Since the human Genome project was complete in 2003, geneticists have been swamped with new genetic information. How do the genes we were born with “express” themselves -- affect our behavior and our relationships? Do genes determine our behavior or is there more going on?

The new field of epigenetics explores how environment affects the ways genes express themselves. Genes and environment are interdependent. Genes are designed to be regulated by signals from what surrounds them – from hormones in the endocrine system and neurotransmitters in the brain, some of which, in turn, are profoundly affected by our social interactions. A new sub-science of social epigenetics tries to understand how this happens.

Specific genes help inhibit aggression and anger. In small amounts, the enzyme those genes “express” produces a hair-trigger temper. If very small amounts are produced, the person may be uncontrollably prone to violence and end up in prison. If the enzyme is produced in larger amounts, the person may still get angry but recover quickly.

Family life alters the activity of genes, not only for aggression but for a vast number of other traits. For example, when children born into families with a history of violence were adopted by peaceable families, only 13% displayed violent traits as they grew up. But children were adopted into violent homes, 45% went on to become violent themselves.

How we treat our children sets levels of activity in their genes. However, every child experiences the same family in vastly different ways. As they compete for parental time and attention, children vie to be unique, which results in their being treated differently. Those unique-to-one-child aspects of family life have a huge effect on a child’s temperament, above and beyond genetic influences.

A teenager’s sense of self-worth depends almost entirely upon how he was treated as a child, and almost not at all on genetics. However, once formed, the child’s sense of self-worth becomes fixed and shapes her behavior, apart from the hapless ministrations of her parents to change that self-image.

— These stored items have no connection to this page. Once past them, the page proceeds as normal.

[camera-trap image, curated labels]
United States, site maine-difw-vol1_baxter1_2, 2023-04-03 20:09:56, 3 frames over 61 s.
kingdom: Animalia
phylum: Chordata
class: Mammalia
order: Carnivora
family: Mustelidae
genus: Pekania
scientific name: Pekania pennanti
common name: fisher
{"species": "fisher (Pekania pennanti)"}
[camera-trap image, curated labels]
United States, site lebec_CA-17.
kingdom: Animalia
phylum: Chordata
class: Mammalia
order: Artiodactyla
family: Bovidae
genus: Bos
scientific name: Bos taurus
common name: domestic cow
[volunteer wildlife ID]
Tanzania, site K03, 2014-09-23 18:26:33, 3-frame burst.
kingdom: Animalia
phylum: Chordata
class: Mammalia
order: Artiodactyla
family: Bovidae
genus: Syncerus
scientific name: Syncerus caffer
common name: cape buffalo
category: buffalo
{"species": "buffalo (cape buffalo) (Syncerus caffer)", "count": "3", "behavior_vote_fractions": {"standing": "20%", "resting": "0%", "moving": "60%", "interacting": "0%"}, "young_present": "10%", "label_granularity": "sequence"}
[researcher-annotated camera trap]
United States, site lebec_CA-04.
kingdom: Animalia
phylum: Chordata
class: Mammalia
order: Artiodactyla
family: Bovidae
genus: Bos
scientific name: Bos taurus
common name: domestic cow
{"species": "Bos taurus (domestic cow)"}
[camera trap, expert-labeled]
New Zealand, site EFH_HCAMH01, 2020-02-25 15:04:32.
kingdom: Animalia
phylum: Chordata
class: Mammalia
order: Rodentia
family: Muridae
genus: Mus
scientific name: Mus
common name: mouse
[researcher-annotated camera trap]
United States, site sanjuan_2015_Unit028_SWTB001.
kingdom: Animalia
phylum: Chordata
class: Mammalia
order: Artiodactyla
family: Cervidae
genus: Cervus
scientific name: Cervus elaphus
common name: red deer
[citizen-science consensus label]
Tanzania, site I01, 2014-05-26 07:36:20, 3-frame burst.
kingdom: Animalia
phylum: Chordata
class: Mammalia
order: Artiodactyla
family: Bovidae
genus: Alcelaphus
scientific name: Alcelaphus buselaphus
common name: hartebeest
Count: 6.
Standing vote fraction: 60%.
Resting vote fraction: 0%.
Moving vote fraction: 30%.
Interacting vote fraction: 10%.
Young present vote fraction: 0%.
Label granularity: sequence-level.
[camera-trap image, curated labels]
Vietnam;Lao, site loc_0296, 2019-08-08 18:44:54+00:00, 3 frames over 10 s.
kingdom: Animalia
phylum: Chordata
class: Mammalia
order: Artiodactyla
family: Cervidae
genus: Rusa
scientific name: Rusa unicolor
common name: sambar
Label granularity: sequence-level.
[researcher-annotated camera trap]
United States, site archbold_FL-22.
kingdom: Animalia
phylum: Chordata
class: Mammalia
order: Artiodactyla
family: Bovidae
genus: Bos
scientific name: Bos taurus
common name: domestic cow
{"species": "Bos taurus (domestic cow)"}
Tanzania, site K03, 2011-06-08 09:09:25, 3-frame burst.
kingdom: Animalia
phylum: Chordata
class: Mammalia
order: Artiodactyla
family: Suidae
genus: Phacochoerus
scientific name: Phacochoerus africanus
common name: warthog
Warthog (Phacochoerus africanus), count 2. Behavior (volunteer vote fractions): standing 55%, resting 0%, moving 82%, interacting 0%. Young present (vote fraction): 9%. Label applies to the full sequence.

A child’s genetic “givens” may shape how everyone treats her. An irritable, aggressive or difficult child tends to generate an in-kind response, e.g. harsh discipline, tough talk, criticism and anger -- all setting up a vicious spiral. Parenting can’t change every gene, yet what children experience every day sculpts their neural circuits.

Parent-child attachments usually fall into one of three patterns. In the best circumstances, parents who are in emotional synch with their children provide a secure base. Parents who hover or intrude and are self-preoccupied create an anxious attachment. Parents who maintain a cold emotional distance from the child create avoidant attachments.
  • About 55% of adult Americans fall into the “secure” category” in their later love relationships. They see themselves as worthy of concern, care, and affection, and view others as accessible, reliable and having good intentions towards them.
  • Some 20% are “anxious” in their love relationships. They are prone to fret that their partner won’t stay. Indeed, sometimes their apprehensive clinging and their need for reassurance drive the other partner away. They are prone to “love addiction”, obsessive preoccupation, self-conscious anxiety, and emotional dependence. This over-concern can spill over into their friendships.
  • The remaining 25% are “avoidant” in love relationships, uncomfortable being emotionally close, find it hard to trust a partner or share feelings, nervous if their partner gets emotionally intimate. They tend to suppress their own emotions, especially distressing feelings. Because they expect their partner to be emotionally untrustworthy, they find intimate relationships unpleasant.

The underlying difficulty with anxious and avoidant types comes down to rigidity. Both anxiety and avoidance may make sense in a given situation, but not if applied across the board in every circumstance. These attachment styles are not genetic givens. They are shaped during childhood.

Attachment patterns are transmitted largely through the parent-child relationship. Sometimes an anxious or avoidant child finds a secure “surrogate parent” – perhaps an older sibling, teacher or other relative who can help shift the pattern towards a secure base. Children of anxious or avoidant parents are sometimes surprisingly resilient about searching out a secure base elsewhere.

Nurturing relationships in later life can rewrite the neural attachment scripts encrypted during childhood. That’s much of psychotherapy’s work. Psychotherapy can serve as a projection screen for reliving early relationships in a temporary secure base provided by the therapist. Just as children learn how to manage their feelings in the safety of a secure base, psychotherapy can offer adults the opportunity to finish the job.

Geneticists say that depression can be “inherited” from a depressed parent. Here it’s not just the gene’s expression but the parents’ actions also at work. Children become exquisite readers of their parents’ emotions. As adults they become artful at handling interactions with depressed parents – hard-earned social intelligence.

Most children learn to distinguish one feeling from another and to grasp what has let to this feeling or that. But children who are severely neglected do not. Abused children perceive anger in faces that are neutral, ambiguous or even sad. They scan for anger more than other children. Trouble brews when these children bring this heightened sensitivity into the outside world.

Neuroscience has mapped the neural centers that fix the range through which our emotions typically swing during a given day – our emotional “thermostat”. It’s not fixed at birth. Our brain’s capacity for joy seems linked to the kind of care we receive as children. There seems to be a direct link between our resilience to stress and our capacity for happiness. The amount of joy in a toddler’s relationships appears critical to setting the brain pathways for happiness.